Ore - available scattered across the surface of Mars. Some areas are particularly rich in Ore. Meteorites sometimes fall from space, creating a new source. Ore is usually collected by Skimmers, but can also be picked up by Infantrymen, who use their arclite lances to break down the ore. (Infantrymen given the order to gather Ore move at reduced speed until they can return to the Command Post or are ordered to drop the ore.)

Water - an "implied" resource, like food in Warcraft. You don't have to collect and store water, you just build Hydroponic Farms and that sets your population limit.

COMBAT PARADIGMS

It's possible to describe typical combat results, assuming equal numbers on both sides. These paradigms can be changed by other factors such as terrain.

Infantry vs Artillery
Infantry will take some damage but will catch up to Artillery (who move a bit slower because of their heavy guns). In close combat, the Infantry then win easily. (Note: the Infantry will take greater damage if advancing in close formation, because of the detonation radius of the plasma bolts.)

Infantry vs Riders
The Riders can back away (the insects go equally fast in all directions, and are swifter than men on foot) while firing. The guns don't do a lot of damage, but they will slowly whittle the Infantry away. So the Riders win with no damage to themselves.

Artillery vs Riders
The Artillery's plasma blasts do more damage than the Rider's guns. A further problem is that an insect taking a direct hit will scuttle burning through the ranks, causing confusion.
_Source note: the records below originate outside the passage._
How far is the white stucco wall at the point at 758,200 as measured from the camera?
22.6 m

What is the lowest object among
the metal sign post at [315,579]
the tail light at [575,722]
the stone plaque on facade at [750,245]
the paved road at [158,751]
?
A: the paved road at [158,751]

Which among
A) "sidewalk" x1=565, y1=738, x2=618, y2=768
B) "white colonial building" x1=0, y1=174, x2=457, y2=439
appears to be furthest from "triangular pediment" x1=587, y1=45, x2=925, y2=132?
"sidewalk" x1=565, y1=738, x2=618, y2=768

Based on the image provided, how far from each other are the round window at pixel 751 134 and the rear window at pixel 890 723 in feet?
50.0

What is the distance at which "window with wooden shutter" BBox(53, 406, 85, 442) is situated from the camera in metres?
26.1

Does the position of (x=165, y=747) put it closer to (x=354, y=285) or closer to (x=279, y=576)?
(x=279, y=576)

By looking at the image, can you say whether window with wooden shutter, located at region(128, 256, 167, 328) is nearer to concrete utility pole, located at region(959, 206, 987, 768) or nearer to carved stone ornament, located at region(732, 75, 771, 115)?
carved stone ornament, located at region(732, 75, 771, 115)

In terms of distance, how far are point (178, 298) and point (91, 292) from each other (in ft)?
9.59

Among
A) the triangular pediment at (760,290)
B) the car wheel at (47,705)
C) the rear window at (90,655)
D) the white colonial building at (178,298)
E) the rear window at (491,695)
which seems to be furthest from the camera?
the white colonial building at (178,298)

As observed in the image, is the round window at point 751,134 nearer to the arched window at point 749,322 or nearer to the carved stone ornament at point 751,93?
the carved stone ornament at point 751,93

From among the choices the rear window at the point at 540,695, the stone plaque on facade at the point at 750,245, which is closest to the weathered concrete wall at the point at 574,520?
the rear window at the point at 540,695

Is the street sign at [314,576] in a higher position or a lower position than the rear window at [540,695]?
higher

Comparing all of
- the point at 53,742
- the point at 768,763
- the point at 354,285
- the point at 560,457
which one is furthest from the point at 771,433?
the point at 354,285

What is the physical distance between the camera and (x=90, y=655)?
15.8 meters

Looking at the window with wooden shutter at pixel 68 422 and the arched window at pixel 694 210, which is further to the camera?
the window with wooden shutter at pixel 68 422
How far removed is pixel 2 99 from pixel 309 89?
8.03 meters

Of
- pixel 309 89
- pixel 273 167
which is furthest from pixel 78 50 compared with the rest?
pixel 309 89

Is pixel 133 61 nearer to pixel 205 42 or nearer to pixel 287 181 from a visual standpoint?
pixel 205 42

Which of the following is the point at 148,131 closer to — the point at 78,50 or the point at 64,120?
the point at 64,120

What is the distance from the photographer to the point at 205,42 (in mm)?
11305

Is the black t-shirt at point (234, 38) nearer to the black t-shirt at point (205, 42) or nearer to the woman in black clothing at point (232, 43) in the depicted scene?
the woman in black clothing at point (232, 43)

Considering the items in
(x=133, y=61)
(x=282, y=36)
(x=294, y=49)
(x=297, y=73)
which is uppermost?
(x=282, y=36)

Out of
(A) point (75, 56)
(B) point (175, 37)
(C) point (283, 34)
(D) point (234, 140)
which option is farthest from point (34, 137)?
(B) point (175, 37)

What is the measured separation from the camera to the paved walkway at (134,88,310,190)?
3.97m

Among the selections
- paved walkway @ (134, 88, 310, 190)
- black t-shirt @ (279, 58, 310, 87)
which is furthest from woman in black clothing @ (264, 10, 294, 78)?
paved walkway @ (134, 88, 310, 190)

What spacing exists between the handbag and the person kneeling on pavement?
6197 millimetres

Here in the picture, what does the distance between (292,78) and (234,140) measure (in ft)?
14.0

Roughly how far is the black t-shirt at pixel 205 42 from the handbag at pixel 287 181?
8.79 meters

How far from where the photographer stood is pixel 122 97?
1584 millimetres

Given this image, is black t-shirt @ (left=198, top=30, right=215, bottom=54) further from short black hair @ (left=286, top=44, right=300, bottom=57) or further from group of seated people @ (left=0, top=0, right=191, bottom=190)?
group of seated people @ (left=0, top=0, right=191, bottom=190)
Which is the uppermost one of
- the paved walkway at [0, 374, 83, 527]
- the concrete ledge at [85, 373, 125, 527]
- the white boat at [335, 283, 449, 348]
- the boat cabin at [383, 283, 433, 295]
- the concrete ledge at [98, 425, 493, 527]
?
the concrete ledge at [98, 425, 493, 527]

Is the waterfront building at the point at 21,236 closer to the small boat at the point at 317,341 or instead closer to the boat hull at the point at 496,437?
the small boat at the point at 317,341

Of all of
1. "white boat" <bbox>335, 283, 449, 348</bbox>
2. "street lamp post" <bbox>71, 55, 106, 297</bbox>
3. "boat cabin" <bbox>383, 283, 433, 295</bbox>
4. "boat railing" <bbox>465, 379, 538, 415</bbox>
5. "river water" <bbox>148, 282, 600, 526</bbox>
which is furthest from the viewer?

Artillery wins, but will sustain about 50% damage.

Infantry vs Airship
The Infantry can do nothing.

Artillery vs Airship
Artillery's range is unaffected by the direction in which they shoot - even straight up. Assuming the Artillery start firing as soon as the Airship is in range, a sufficient number should be able to destroy it before it is in place to drop bombs. (Note: this is not a literal 1-on-1 paradigm, as one Airship costs as much as maybe six Artillery.)

Riders vs Airship
The Riders can do some damage to the Airship, but their guns are affected by the altitude they are firing at, so it's minimal. If the Riders stay in position, the Airship will bomb them before it has taken much damage.

TACTICAL & ENVIRONMENTAL PLOYS

Sandstorms reduce the effectiveness of ranged units (Riders especially).

Riders shooting downhill get a damage bonus that can turn the tables against Artillery (whose weapons do the same damage whether shooting up or down).

Riders who can get close enough to ambush Artillery (eg, by hiding in sand dunes or behind a mesa) will beat them because the Artillery cannot fire at point-blank range.

Infantry who can trap Riders (eg, in a narrow pass between two mesas) will be able to slaughter them easily, as the Riders cannot then retreat while shooting.

Riders who are on a mesa can do more damage to Airships (because there is less of a difference in altitude).

ORDERS

Rout - Units drop their weapons and flee back to nearest friendly base. You have to re-equip them, but at least you save the men.


It's rather strange to come across this after an interval of ten years, especially given the atypical inception of the concept. It's a never-was project, of course. You get through a lot of those in the videogames industry - which is the main reason why I returned to writing.